I am using the Google Admin Report API via the Python SDK in Databricks (Spark + Python 3.5).
It returns data in the following format (Databricks pyspark code):
dbutils.fs.put("/tmp/test.json", '''{
"userEmail": "[email protected]",
"parameters": [
{
"intValue": "0",
"name": "classroom:num_courses_created"
},
{
"boolValue": true,
"name": "accounts:is_disabled"
},
{
"name": "classroom:role",
"stringValue": "student"
}
]
}''', True)
There are 188 parameters and for each param it could be an int, bool, date or string. Depending on the field type the Api returns the value in the appropriate value (e.g. intValue for an int field and boolValue for a boolean).
I am writing out this JSON untouched into my datalake and processing it later by loading it into a spark dataframe:
testJsonData = sqlContext.read.json("/tmp/test.json", multiLine=True)

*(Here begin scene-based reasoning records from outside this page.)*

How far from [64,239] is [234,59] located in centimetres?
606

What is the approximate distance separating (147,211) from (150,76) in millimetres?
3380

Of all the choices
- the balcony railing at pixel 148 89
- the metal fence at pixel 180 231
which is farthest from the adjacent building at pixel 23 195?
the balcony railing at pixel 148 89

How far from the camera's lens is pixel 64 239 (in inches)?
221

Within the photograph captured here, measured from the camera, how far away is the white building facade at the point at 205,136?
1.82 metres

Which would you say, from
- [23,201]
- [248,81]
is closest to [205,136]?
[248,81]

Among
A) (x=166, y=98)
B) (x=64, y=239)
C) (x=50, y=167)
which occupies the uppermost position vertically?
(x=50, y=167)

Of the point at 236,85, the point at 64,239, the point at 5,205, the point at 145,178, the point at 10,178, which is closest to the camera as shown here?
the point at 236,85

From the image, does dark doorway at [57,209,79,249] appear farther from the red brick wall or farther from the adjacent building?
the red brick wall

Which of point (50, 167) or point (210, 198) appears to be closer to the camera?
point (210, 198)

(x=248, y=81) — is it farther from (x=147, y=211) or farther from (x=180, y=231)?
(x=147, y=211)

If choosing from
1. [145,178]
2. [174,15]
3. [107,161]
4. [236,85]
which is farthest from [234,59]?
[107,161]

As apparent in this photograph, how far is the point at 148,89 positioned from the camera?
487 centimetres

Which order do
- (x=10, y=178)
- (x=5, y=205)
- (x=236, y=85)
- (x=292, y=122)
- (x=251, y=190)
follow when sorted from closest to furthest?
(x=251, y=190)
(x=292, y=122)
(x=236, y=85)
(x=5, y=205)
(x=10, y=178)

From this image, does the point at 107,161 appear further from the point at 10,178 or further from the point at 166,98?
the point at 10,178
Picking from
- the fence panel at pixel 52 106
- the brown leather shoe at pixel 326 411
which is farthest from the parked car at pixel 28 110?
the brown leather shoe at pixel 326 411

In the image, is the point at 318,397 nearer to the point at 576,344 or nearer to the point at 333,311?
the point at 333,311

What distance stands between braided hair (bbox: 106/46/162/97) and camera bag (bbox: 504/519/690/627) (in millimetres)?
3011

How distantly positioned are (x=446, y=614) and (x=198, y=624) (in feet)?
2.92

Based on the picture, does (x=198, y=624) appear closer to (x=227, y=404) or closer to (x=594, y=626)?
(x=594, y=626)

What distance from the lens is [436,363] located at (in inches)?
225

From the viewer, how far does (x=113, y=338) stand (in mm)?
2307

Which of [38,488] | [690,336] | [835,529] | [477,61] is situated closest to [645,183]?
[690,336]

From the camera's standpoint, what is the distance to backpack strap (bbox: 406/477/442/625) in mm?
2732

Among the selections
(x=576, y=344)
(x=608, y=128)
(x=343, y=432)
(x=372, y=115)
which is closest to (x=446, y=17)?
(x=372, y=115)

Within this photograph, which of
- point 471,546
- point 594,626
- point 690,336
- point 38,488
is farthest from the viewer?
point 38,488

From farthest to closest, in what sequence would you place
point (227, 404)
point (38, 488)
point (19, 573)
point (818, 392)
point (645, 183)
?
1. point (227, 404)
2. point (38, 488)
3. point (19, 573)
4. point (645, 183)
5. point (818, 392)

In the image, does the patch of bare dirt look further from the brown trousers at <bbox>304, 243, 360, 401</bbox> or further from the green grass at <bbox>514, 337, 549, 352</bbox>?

This results in a dataframe with this schema:
- userEmail:string
- parameters:array
- element:struct
- boolValue:boolean
- intValue:string
- name:string
- stringValue:string
- element:struct
If I display the dataframe it shows as
{"boolValue":null,"intValue":"0","name":"classroom:num_courses_created","stringValue":null}
{"boolValue":true,"intValue":null,"name":"accounts:is_disabled","stringValue":null}
{"boolValue":null,"intValue":null,"name":"classroom:role","stringValue":"student"}
As you can see, it has inferred nulls for the typeValues that do not exist.
The end state that I want is columns in a dataframe like:
and the pivoted columns would be typed correctly (e.g classroom:num_courses_created would be of type int - see yellow columns above)
Here is what I have tried so far:
from pyspark.sql.functions import explode
tempDf = testJsonData.select("userEmail", explode("parameters").alias("parameters_exploded"))
explodedColsDf = tempDf.select("userEmail", "parameters_exploded.*")
This results in a dataframe with this schema:
- userEmail:string
- boolValue:boolean
- intValue:string
- name:string
- stringValue:string
I then pivot the rows into columns based on the Name field (which is ""classroom:num_courses_created", "classroom:role" etc (there are 188 name/value parameter pairs):
#turn intValue into an Int column
explodedColsDf = explodedColsDf.withColumn("intValue", explodedColsDf.intValue.cast(IntegerType()))
pivotedDf = explodedColsDf.groupBy("userEmail").pivot("name").sum("intValue")
Which results in this dataframe:
- userEmail:string
- accounts:is_disabled:long
- classroom:num_courses_created:long
- classroom:role:long
which is not correct as the types for the columns are wrong.
What I need to do is somehow look at all the typeValues for a parameter column (there is no way of knowing the type from the name or inferring it - other than in the original Json where it returns just the typeValue that is relevant) and whichever one is not null is the type of that column. Each param only appears once so the string, bool, int and date values just need to be outputed for the email key, not aggregated.
This is beyond my current knowledge however I was thinking a simpler solution might be to go back all the way to the beginning and pivot the columns before I write out the Json so it would be in the format I want when I load it back into Spark, however I was reluctant to transform the raw data at all. I also would prefer not to handcode the schema for 188 fields as I want to dynamically pick which fields I want so it needs to be able to handle that.